Answer
Yes. If \(g \circ f\) is injective, then \(f\) must also be injective. There is **no** counterexample, because it is logically impossible for \(g \circ f\) to be injective unless \(f\) is injective.
Work Step by Step
## Proof (by Contradiction)
Assume \(g \circ f\) is injective, but suppose \(f\) is **not** injective. Then there exist \(x_1 \neq x_2\) in \(X\) such that
\[
f(x_1) \;=\; f(x_2).
\]
Apply \(g\) to these equal values:
\[
(g \circ f)(x_1)
\;=\;
g\bigl(f(x_1)\bigr)
\;=\;
g\bigl(f(x_2)\bigr)
\;=\;
(g \circ f)(x_2).
\]
Hence \(g \circ f\) takes the same value at two different points \(x_1\neq x_2\), which **contradicts** the assumption that \(g \circ f\) is injective.
Therefore, our assumption that \(f\) is not injective must be false.
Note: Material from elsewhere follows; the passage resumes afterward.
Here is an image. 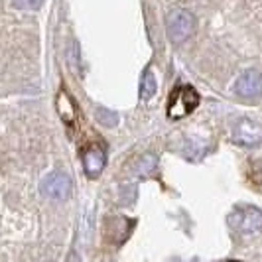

Thus, **\(f\) is injective**.
---
### Intuitive Explanation
If \(f\) “collapses” two distinct inputs \(x_1\neq x_2\) down to the same output in \(Y\), then after applying \(g\), those two points in \(X\) would still map to the same point in \(Z\). No further action by \(g\) can “undo” that collision. Hence, for the composition \(g \circ f\) to be injective, \(f\) itself must not collapse any distinct points—i.e., \(f\) must be injective.